Spotlight on Adaptive Reuse
Every building has a story, and we love that our work adds new chapters. Whether it started as a candy factory, a middle school, or a grain elevator, we ensure that the next phase of a building’s life offers high quality design that meets the current needs of the community it has been part of for so long.
Emerson Union Historic Apartments
Emerson Union is a historic renovation project located in southwest Minnesota. The site, originally built in 1915, was most recently used as New Ulm High School. Emerson Union is made up of 49 affordable-housing units ranging from one-,two-, and three-bedroom units.

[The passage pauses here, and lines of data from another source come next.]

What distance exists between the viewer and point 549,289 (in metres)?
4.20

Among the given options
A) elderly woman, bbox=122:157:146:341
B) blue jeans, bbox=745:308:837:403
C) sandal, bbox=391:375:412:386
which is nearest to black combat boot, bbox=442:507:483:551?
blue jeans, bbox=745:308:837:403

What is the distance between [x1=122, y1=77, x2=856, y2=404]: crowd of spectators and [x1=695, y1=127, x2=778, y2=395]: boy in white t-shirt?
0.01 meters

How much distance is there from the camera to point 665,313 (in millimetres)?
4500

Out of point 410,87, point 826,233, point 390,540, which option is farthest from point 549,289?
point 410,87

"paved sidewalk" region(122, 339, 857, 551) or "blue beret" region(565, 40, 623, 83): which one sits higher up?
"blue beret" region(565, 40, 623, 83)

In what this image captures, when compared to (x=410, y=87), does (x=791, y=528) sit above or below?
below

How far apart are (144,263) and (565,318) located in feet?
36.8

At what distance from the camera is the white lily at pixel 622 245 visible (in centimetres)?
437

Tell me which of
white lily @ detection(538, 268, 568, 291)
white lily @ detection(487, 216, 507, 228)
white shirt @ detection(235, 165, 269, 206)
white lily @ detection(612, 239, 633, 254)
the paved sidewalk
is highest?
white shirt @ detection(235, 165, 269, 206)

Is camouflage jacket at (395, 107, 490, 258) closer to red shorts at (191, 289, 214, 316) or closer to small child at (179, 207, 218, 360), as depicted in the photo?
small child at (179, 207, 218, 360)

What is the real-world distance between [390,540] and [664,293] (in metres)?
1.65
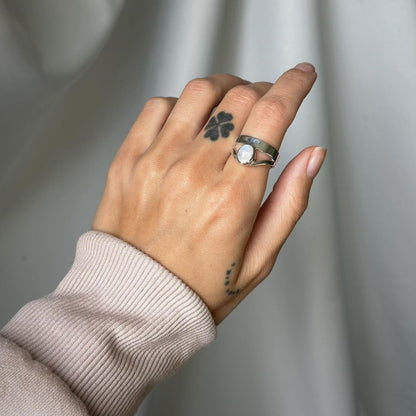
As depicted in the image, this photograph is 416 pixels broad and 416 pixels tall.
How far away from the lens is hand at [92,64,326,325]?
0.55 metres

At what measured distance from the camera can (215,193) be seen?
0.55 metres

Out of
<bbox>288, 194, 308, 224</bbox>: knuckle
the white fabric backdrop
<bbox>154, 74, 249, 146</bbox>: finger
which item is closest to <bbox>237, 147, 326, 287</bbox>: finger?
<bbox>288, 194, 308, 224</bbox>: knuckle

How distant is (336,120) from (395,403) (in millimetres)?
613

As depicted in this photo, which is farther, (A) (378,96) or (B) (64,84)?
(A) (378,96)

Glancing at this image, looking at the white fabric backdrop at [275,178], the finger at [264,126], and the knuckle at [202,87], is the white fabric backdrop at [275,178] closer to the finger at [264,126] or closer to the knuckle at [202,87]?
the knuckle at [202,87]

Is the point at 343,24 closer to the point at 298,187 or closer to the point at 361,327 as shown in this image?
the point at 298,187

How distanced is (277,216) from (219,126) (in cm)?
13

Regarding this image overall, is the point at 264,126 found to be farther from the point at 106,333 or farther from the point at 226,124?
the point at 106,333

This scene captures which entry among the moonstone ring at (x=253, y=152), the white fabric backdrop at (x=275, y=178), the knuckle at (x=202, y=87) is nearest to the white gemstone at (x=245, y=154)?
the moonstone ring at (x=253, y=152)

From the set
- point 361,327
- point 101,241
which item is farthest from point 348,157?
point 101,241

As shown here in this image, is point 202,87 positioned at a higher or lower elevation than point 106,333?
higher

The units reflect the historic significance of the former high school, incorporating unique features such as chalk and bulletin boards, many large windows, and some original woodwork. Amenities of the building include a library, a kids recreation room, craft room, fitness room, and a community space.
Nearly a century ago, The Gurley Candy Company, manufacturers of Hidden Treasures chocolates, Cherry Juleps, and other popular treats, built “one of the finest sunlight factories in the Twin Cities.” Today, the historic warehouse has been re-envisioned and rehabilitated into 30 spacious, sunlit apartments with common resident amenities, and 10,000 SF of commercial space.
Throughout the building, windows were returned to their historic sizes and original mushroom columns were incorporated into the unique apartment layouts. New commercial and retail space on the first floor enlivens the neighborhood with day and evening activity in the neighborhood. In addition, transformed streetscape at the corner of 9th Avenue and 3rd Street North creates a safe and beautiful place for pedestrians. By improving the street experience and adding much needed urban residential units, the Gurley Lofts renovation contributes to the growth of Minneapolis.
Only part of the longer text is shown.